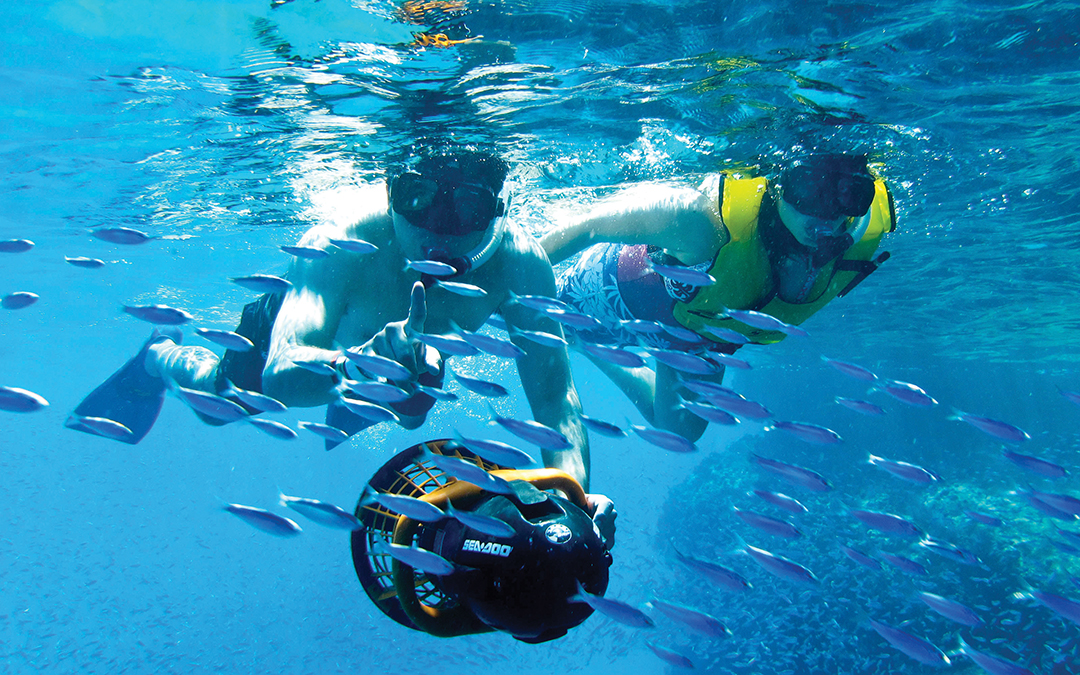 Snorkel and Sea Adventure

==============================

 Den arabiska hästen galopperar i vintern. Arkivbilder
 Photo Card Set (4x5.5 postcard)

==============================

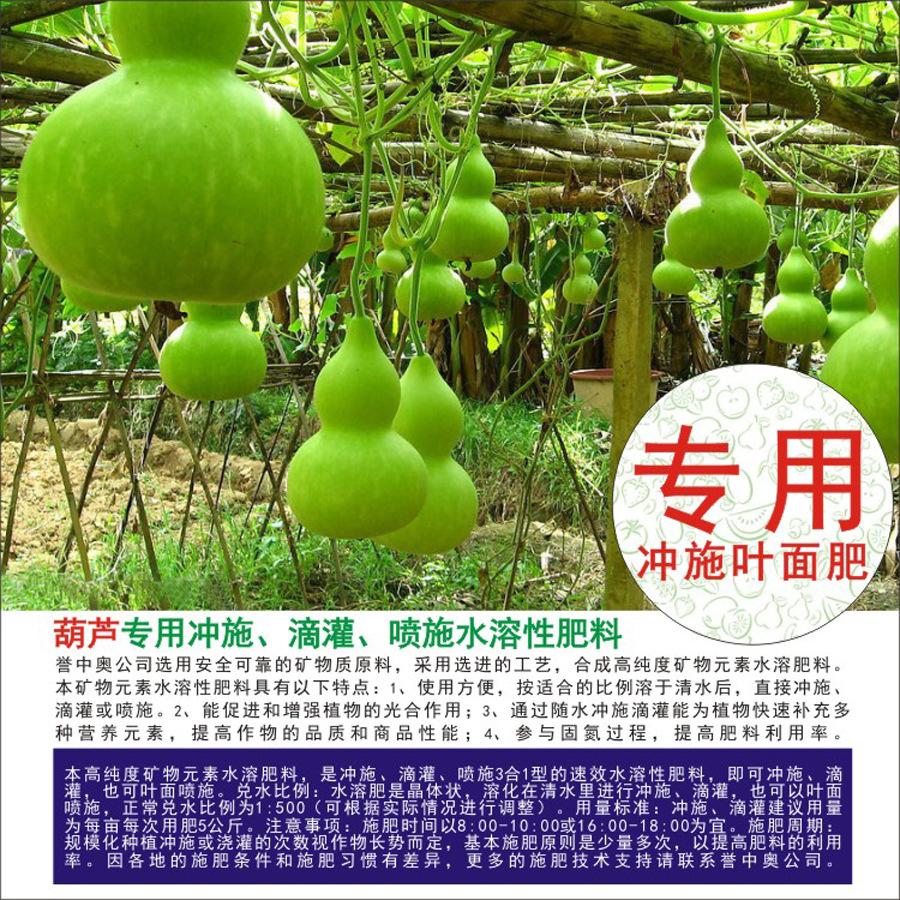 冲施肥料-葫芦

==============================

## Task description
Starting at the line with "Den arabiska hästen" and ending at the line with "Photo Card Set (4x5.5 postcard)", print each line of the listing above exactly, with no other lines.

## Answer to this task
 Den arabiska hästen galopperar i vintern. Arkivbilder
 Photo Card Set (4x5.5 postcard)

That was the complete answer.